Pertanyaan ini sebenarnya sukar dijawab, tetapi dapat dikemukakan sebuah
kriteria kebenaran, yaitu eviden. Suatu pendapat menunjukkan eviden, apabila
kebenaran terhadap pengetahuan, mau tidak mau harus kita akui. Mau tidak mau,
kebenaran terhadap pengetahuan harus berdasar pada keyakinan yang menjadi pokok
pikiran atau berdasarkan pertimbangan “seandainya hal itu benar”. Inilah
permulaan atau tumpuan pengetahuan yang tidak kita kenal dengan nama asumsi
atau postulat.
Sebagaimana
telah kita ketahui, sepanjang kebenaran terhadap pengetahuan berdasar pada
kemampuan akal manusia, pengetahuan tidak akan mencapai kebenaran mutlak.

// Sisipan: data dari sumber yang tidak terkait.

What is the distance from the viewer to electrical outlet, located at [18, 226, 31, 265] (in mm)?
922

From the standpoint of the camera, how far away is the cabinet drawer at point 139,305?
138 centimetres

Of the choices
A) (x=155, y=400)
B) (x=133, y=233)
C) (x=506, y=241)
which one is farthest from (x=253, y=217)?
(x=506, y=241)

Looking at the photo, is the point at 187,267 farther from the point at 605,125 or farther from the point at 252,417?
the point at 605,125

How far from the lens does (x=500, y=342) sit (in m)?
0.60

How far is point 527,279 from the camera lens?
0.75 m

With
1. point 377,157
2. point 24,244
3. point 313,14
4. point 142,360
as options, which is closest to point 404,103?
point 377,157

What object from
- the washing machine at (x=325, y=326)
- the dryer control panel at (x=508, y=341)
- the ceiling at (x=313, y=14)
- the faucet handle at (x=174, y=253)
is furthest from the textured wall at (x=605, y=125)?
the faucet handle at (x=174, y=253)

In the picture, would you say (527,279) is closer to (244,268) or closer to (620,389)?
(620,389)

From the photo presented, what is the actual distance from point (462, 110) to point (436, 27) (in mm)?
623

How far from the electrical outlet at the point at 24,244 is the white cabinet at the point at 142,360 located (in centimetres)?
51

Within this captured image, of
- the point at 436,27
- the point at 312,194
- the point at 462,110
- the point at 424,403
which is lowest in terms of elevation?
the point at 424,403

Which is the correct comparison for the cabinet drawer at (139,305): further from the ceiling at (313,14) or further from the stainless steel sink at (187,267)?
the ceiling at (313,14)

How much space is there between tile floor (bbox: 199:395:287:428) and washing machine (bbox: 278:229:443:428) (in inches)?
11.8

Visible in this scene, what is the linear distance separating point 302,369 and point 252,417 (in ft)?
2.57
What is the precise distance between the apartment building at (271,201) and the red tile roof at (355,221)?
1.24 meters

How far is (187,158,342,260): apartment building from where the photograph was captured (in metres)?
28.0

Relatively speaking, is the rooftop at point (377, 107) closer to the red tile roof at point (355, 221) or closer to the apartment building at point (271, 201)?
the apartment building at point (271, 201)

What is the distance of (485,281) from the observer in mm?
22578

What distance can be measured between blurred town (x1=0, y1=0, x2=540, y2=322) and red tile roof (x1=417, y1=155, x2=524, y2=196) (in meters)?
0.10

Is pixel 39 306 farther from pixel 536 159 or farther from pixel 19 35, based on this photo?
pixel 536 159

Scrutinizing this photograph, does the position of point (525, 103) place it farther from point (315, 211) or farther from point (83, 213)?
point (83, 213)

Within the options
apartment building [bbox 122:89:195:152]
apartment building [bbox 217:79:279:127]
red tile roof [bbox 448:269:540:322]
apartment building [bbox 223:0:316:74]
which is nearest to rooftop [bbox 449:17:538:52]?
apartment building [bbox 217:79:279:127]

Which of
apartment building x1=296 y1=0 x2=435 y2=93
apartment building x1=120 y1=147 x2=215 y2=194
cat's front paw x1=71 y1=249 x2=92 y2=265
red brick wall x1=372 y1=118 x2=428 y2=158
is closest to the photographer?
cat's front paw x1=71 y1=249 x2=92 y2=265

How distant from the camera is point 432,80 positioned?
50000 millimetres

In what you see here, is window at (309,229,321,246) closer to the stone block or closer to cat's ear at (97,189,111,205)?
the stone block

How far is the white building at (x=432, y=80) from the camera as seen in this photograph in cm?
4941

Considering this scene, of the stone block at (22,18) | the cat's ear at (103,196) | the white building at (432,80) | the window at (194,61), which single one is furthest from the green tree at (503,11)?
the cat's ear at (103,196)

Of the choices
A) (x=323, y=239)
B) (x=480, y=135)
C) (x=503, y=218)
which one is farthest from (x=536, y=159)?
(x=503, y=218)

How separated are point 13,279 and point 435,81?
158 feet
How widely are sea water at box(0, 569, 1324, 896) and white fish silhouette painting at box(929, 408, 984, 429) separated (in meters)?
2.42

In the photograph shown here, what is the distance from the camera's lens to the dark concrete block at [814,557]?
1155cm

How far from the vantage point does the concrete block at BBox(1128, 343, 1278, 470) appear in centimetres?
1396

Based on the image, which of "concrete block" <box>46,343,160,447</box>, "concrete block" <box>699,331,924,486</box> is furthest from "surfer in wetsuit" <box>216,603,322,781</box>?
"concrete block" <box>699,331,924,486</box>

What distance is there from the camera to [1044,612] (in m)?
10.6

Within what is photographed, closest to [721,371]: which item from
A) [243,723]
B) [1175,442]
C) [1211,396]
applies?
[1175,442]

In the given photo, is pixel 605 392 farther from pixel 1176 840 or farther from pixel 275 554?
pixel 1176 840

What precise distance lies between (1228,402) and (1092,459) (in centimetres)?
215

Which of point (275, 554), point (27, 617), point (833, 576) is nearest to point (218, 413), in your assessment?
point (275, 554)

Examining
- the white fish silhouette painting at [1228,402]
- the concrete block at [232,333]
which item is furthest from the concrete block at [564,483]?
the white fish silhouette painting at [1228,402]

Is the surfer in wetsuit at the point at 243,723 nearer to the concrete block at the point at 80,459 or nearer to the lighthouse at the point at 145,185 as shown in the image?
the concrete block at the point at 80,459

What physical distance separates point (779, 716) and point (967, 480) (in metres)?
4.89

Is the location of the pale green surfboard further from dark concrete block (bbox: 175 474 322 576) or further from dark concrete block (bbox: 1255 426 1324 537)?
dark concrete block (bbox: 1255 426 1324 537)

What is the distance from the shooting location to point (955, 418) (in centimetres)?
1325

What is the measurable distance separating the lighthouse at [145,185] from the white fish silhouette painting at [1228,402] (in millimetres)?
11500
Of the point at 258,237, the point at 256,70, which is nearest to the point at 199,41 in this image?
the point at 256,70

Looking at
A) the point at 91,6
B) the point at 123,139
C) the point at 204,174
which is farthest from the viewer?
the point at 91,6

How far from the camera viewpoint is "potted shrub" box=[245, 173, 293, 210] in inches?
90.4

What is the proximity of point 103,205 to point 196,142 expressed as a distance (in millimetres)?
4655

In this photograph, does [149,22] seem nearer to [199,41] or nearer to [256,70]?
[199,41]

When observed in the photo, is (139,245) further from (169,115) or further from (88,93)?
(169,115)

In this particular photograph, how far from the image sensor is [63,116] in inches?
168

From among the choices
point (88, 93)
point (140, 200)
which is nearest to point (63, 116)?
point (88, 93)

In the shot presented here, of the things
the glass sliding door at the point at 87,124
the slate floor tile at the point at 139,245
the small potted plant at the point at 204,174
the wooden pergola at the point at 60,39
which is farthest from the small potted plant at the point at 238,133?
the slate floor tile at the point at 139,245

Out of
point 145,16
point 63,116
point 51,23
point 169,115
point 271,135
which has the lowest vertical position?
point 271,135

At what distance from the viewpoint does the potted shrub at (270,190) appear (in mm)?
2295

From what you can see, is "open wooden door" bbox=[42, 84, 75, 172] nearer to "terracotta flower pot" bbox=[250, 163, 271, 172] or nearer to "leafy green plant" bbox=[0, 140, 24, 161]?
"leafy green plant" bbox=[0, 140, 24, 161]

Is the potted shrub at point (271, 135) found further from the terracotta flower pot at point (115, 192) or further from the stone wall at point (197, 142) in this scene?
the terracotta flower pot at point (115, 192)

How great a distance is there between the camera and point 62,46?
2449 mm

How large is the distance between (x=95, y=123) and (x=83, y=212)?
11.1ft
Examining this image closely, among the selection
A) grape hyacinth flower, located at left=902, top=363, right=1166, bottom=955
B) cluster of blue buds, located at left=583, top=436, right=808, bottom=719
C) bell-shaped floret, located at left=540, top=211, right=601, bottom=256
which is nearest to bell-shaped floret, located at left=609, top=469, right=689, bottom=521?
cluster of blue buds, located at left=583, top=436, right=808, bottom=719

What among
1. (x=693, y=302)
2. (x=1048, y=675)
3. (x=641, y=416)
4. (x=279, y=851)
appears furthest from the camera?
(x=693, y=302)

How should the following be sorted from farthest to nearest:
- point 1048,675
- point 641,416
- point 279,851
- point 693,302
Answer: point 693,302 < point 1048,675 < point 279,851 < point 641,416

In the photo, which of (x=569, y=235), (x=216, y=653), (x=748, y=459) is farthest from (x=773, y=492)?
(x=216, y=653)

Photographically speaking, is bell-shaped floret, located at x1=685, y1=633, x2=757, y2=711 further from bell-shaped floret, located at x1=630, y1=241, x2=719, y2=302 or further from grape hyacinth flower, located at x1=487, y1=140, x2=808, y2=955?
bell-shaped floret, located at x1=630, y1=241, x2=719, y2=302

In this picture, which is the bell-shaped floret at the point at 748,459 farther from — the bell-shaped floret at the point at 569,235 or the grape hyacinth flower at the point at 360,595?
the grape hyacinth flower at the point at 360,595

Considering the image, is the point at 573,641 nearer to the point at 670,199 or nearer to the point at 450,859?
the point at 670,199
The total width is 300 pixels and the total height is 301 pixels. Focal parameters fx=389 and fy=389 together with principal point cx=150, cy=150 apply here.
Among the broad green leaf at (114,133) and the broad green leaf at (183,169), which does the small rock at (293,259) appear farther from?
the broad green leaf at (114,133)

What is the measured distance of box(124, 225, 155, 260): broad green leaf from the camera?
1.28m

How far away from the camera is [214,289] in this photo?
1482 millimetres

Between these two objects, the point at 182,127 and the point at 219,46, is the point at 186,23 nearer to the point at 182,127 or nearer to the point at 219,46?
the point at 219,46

Oleh
karena itu, pengetahuan tidak akan dan tidak mungkin menetap. Pengetahuan
senantiasa menjadi, dan selalu berada dalam proses. Pengetahuan bertambah dari
waktu ke waktu, sejalan dengan keterbukaan seseorang terhadap informasi baru
dan kesediaan seseorang untuk mengolahnya. Dengan perkataan lain, sejalan
dengan keterbukaan atau kesediaan subjek atas stimulus objek.
Daerah
yang semula tidak diketahui akan menjadi diketahui yang semula hanya mengenai
bagian luar suatu daerah akan berkembang menjadi lebih mendalam. Perkembangan
itu terjadi melalui proses pertanyaan berdasarkan keheranan seseorang atas
segala hal yang baru dilihatnya. Boleh jadi, hal yang biasa dilihatnya suatu
saat akan bertambah.
Berdasarkan
hal tersebut, seseorang dihadapkan oleh daerah yang tidak diketahuinya dan
susunan keseluruhan yang tidak diketahuinya tidak akan menimbulkan persoalan.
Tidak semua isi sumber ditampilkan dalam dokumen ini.